§ TEXTO DE ORIGEN
-.-.-
17-12-2016
–Estás aquí?
–Nunca me fui.
–Por qué te quedaste?
–Por si me necesitabas…
Instagram.com/Escritos
Hace unos días me encontré con mi hija menor a “tomar la leche” juntos. Es increíble cómo van variando las charlas con ella a medida que crece. Alguna vez, “ayer”, cuando llegaba del primario, me contaba de la maestra guacha o de la compañerita con la que se había peleado. Y yo sólo la escuchaba y la aconsejaba.
Hoy la escucho hablar de novio, laburo, su proyecto de viaje a Nueva Zelanda. Y charlo y opino. También ella me escucha. También ella charla y opina sobre las cosas que le cuento de mi vida, esa vida que mientras era chica estaba oculta, silenciada: mis planes, mis sueños, mis alegrías y tristezas.
Y por eso puedo charlar con esta “mujer” de temas tan “de grandes” como el amor.
–Y por qué das? –me preguntó en un momento.
–Porque es lo que soy, es lo que hago cuando quiero a alguien –contesté. Y agregué: –“Estoy”.
Entre las capacidades que nos distinguen con un “10 sobresaliente” de los animales, los seres humanos tenemos una que utilizamos intensamente. Una en la cual parecemos todos expertos graduados en Harvard. Ésa que forma parte fundamental de las características que nos ponen en la cima de la cadena evolutiva, bien arriba, bien lejos del reino animal y todos sus animalitos. Pobrecitos ellos que no tienen esta facultad.
Aunque todos la conocen, se las presento en sociedad:
La capacidad de complicarlo todo. De hacer nudos marineros casi imposibles de desatar con las cuestiones, a mi entender, más sencillas de la vida.
Eso pasa, entre otras cosas, con el amor.
El amor nos sacude la cabeza, hace vibrar al cuerpo y llena de regocijo al alma. Está claro (no debo estar tan seguro de que esté claro porque lo estoy explicando) que no hablo del enamoramiento. No es a ese primer momento en el que la mente se atonta, el cuerpo parece perder toda capacidad de coordinar movimientos y el alma estalla al que me refiero.
-.-.-
§ CONSIGNAS
- A) Según el fragmento, ¿de qué temas habla hoy la hija? Nómbralos todos.
- B) Copia textualmente el pasaje del fragmento que va desde "Eso pasa, entre" hasta "que me refiero.", ambos incluidos.
Lo que viene a continuación es material aparte, sin relación con el fragmento.
-.-.-
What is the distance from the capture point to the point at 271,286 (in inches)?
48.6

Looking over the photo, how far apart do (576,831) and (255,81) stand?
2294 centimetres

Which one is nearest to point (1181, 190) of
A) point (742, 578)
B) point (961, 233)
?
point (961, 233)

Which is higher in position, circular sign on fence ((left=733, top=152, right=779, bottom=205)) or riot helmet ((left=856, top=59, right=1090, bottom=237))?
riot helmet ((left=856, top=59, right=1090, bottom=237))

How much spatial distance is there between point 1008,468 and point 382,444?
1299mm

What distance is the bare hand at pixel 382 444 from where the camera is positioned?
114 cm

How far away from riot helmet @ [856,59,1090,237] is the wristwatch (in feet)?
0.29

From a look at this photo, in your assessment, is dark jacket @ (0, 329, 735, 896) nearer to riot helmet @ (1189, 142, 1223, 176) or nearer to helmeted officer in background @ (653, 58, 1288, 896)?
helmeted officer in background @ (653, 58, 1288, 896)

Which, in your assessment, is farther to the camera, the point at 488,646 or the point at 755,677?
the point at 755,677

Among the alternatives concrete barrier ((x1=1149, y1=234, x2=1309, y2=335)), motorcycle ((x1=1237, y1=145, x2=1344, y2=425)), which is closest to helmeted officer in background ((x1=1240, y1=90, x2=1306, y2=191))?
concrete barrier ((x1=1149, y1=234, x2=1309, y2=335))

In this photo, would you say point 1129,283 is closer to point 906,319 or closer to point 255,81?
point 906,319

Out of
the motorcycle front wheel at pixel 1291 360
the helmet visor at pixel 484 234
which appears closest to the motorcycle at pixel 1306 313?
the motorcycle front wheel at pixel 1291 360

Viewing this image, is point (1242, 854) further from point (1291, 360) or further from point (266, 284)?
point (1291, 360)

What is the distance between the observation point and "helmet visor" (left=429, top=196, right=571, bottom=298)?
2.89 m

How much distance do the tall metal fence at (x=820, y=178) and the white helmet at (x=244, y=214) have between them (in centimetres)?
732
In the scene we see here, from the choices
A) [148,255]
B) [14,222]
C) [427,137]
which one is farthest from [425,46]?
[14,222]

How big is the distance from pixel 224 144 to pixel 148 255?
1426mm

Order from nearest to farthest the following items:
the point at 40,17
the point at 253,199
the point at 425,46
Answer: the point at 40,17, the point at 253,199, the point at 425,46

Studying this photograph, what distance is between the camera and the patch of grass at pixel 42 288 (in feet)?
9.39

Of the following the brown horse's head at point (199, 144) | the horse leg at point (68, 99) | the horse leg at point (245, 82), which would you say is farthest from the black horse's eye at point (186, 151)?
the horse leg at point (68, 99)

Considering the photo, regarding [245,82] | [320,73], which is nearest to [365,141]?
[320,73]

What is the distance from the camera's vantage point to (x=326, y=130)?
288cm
-.-.-
§ RESULTADOS EN ORDEN
- A) Novio, laburo y su proyecto de viaje a Nueva Zelanda.

- B)
Eso pasa, entre otras cosas, con el amor.
El amor nos sacude la cabeza, hace vibrar al cuerpo y llena de regocijo al alma. Está claro (no debo estar tan seguro de que esté claro porque lo estoy explicando) que no hablo del enamoramiento. No es a ese primer momento en el que la mente se atonta, el cuerpo parece perder toda capacidad de coordinar movimientos y el alma estalla al que me refiero.